Associates, L.P., 96 S.W.3d 846, 854 (Mo. App. W.D. 2002).
This case differs from Colbert and MacDonald and more closely aligns with Wilson
because here, Wife pleaded in her motion that Husband was in arrears since he did not begin paying
child support until October 2017 and spousal support until March 2018. She also pleaded that
“[Husband’s] disregard for the judgment of this Court is so egregious that he should be held in
contempt of court and be forced to pay child support and spousal support that is in arrears,
$10,267, in compliance with such Order . . . .” (Emphasis added). Moreover, Wife asked the court
to “enter its Order finding that the [Husband is] in contempt of court and to issue an order
compelling [Husband] to comply with all terms of the Judgment of this Court, including payment
of child and spousal support.” Therefore, like Wilson, we find that the trial court’s award was
intended to make Wife whole pursuant to the dissolution judgment, rather than to alter Husband’s
conduct. Wilson, 640 S.W.3d at 139-40.
Finally, we confirm the trial court’s authority to enforce the parties’ original divorce decree
in the manner it did. While a court cannot modify a final judgment, “‘a court generally has the
inherent power to make such proper orders as are necessary to effectuate its decrees.’” State ex
rel. Cullen v. Harrell, 567 S.W.3d 633, 639 (Mo. banc 2019) (quoting Benton v. Alcazar Hotel
Co., 194 S.W.2d 20, 24-25 (Mo. 1946)). This includes dissolution judgments. Id. In Cullen, our
Supreme Court found that the trial court’s judgment did not modify or grant Wife any additional
relief from the dissolution judgment. Id. Rather, the court’s order was merely enforcing the
judgment. Id. “Circuit courts ‘have [the] inherent power to enforce their own judgments and
should see to it that such judgments are enforced when they are called upon to do so.’” Id. (quoting
McLean v. First Horizon Home Loan Corp., 277 S.W.3d 872, 876-77 (Mo. App. W.D. 2009)).
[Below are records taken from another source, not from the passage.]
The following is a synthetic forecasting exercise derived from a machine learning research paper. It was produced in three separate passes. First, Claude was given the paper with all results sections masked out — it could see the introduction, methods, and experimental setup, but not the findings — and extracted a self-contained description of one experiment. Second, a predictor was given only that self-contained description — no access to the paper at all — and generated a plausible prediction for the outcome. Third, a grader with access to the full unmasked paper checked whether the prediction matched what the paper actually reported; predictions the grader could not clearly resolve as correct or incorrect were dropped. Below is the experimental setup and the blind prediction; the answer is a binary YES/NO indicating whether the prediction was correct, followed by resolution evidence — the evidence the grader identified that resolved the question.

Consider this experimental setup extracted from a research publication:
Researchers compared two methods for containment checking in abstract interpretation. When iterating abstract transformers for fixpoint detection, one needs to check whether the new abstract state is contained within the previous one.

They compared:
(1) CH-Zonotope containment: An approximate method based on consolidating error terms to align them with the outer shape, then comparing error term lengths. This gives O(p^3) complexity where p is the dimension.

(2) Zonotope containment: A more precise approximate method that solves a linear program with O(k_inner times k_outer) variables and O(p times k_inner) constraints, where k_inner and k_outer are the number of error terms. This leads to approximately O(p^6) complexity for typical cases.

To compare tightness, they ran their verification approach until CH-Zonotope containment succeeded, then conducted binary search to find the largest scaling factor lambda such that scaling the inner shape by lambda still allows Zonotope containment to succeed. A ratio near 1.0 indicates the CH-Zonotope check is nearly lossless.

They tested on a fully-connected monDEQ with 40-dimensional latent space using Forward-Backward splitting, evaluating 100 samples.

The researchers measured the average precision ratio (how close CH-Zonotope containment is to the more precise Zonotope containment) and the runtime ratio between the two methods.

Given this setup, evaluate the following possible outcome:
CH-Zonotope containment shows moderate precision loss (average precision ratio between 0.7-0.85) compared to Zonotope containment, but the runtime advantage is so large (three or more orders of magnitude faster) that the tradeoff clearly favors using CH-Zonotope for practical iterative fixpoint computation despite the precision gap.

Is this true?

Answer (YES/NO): NO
6 Similarly, here, the trial court did not modify the dissolution judgment or grant relief pursuant to
the judgment; the trial court only enforced the judgment.
Therefore, based on the foregoing principles, the trial court’s decision was correct and was
not an abuse of discretion. Point I is denied.
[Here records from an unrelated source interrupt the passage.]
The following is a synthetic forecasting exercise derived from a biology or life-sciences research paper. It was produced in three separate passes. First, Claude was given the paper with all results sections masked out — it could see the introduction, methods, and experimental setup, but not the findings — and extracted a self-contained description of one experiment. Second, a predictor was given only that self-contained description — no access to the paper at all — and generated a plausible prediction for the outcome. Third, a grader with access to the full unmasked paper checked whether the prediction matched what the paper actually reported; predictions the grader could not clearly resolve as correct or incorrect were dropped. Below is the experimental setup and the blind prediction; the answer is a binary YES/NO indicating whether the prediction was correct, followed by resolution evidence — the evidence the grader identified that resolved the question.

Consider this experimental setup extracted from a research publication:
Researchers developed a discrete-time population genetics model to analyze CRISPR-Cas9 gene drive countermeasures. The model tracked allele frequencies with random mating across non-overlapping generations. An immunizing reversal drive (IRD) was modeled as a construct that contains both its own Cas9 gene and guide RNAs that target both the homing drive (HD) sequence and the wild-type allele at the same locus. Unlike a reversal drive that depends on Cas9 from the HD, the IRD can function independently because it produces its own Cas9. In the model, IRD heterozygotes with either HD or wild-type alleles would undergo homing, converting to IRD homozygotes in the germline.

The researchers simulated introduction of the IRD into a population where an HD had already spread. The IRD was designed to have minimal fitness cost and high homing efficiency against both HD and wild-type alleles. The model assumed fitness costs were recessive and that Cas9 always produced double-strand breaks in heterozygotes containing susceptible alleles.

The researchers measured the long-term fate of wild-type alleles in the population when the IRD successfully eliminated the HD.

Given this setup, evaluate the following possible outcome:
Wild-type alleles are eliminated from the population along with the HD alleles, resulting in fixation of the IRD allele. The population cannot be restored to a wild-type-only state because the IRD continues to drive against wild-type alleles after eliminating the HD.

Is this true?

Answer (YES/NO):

In his second and final point on appeal, Husband argues that the trial court’s award of back
support improperly relied on exhibits that were not admitted into evidence. Husband did not raise
this argument in his motion to vacate and therefore the issue is not preserved for appellate review.
“Our Court will not consider an argument that was not presented to the trial court and made for
the first time on appeal.” Solomon v. St. Louis Cir. Att’y, 640 S.W.3d 462, 463 (Mo. App. E.D.
2022). “Simply put, a party cannot rely on one theory to set aside a judgment before the trial court
then, when unsuccessful, rely upon a different theory on appeal.” McGee ex rel. McGee v. City of
Pine Lawn, 405 S.W.3d 582, 587 (Mo. App. E.D. 2013) (internal citations omitted). Moreover,
Husband’s claim is without merit because the exhibits were, in fact, admitted into evidence by the
trial court. Point II is denied.
Conclusion
For the reasons set forth above, we affirm the trial court’s denial of Husband’s motion to
vacate the judgment which ordered Husband to pay to Wife $9,628 in child and spousal support
arrearages.
______________________________ James M. Dowd, Judge
Kelly C. Broniec, P.J., and Philip M. Hess, J. concur.